What they feel is more important than petty personal prejudices.
When it comes to same sex parenting, it should be about the children, not about personal prejudices. Photo: Shutterstock

It was difficult not to be impressed by Mr Muscat’s opinion piece yesterday, a piece designed to throw shade on same-sex parenthood via a bombastic mishmash of rhetoric and sophistry.

Yup, the level of rubbish people are ready to commit to for the sake of promoting their agenda is indeed impressive. If you didn’t bother to read the piece, the opinion in question is risible in today’s society. To put it simply, same-sex couples make bad parents.

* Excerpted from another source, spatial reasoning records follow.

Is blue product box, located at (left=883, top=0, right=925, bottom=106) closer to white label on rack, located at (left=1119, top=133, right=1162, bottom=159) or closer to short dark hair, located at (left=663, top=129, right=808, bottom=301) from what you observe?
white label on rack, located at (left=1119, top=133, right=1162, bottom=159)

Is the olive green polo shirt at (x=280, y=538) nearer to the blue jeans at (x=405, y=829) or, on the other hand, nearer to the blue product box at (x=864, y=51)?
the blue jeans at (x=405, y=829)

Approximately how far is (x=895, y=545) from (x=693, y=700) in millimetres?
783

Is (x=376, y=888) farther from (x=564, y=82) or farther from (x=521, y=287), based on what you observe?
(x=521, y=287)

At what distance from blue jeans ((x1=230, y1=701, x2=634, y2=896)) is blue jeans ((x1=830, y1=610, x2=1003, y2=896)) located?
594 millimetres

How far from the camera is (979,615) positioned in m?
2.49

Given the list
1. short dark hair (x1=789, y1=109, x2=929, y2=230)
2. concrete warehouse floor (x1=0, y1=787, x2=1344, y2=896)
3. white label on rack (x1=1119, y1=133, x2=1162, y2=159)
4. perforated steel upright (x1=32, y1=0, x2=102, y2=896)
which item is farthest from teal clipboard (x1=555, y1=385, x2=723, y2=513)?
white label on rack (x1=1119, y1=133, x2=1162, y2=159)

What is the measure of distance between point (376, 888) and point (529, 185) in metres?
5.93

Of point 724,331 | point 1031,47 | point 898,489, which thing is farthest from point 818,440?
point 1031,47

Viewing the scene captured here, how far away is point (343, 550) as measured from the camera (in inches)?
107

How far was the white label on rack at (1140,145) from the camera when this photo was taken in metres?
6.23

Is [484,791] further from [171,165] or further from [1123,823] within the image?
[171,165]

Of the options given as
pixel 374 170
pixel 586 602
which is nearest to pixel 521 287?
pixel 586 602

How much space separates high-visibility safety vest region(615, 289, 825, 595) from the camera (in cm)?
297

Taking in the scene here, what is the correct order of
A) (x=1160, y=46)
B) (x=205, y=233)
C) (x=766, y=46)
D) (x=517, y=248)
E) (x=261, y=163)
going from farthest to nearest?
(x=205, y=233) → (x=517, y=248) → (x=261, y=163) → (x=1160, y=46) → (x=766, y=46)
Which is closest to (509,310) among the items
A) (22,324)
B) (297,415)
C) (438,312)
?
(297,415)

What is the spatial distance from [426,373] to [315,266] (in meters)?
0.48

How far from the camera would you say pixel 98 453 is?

Mr Muscat didn’t use those exact terms, because he knows it would have made him very unpopular, very fast. No, he didn’t even have the courage of his convictions, to dish it out straight and plain. Instead, he drowned us in rhetoric, hiding prejudices behind a layer of contrived waffle that he termed ‘empirical research’.

There’s only one problem. The opinions of two French political lobbyists do not constitute empirical research. However, I do find the evidence of children being raised by same sex couples growing into a happy and well-adjusted life very difficult to ignore. Maybe Mr Muscat doesn’t believe that a child’s happiness is empirical evidence enough. Maybe, unless it comes with a French name and all the irrelevant details typical of a junior anthropoligical paper, it fails to impress him. Or maybe, he only cares about winning this strange battle he chose to pick.

As an aside, I found the way the author went to some length to explain to us, the uneducated readers, all the LGBTIQA+ jargon while clearly not having any real clue of what the terms mean in real life very cute. Then again, why should I be surprised? Mr Muscat couldn’t even commit to an easily-sourceable Arab proverb he quoted (out of context). He felt the need to qualify it with the word ‘alleged’.

It’s also impossible to ignore that nice little bit of sophistry where he equates discriminating against couples in a same-sex marriage to the legal ‘discrimination’ brought about by the age of consent. Nice try, but no. You’re talking apples and (alleged) oranges, Sir. Or, if you’ll forgive me for referring to an old and totally non-PC Maltese joke – don’t try to fob us off with ‘il-loġika tal-akwarjum‘ (if you know, you know).

But, to get back to the topic at hand, don’t get me wrong. I’m sure we can find plenty of ‘bad’ same-sex parents if we look for them. Just as we’ll find plenty such parents who subscribe to the ‘traditional’ formula the author is so eager to promote.

Me, I’d rather look at the children whose lives Mr Muscat is using to further his own ideological beliefs. And if they’re smiling, then it’s none of my business what gender their parents identify as. And I trust the majority of us are sensible enough to do the same.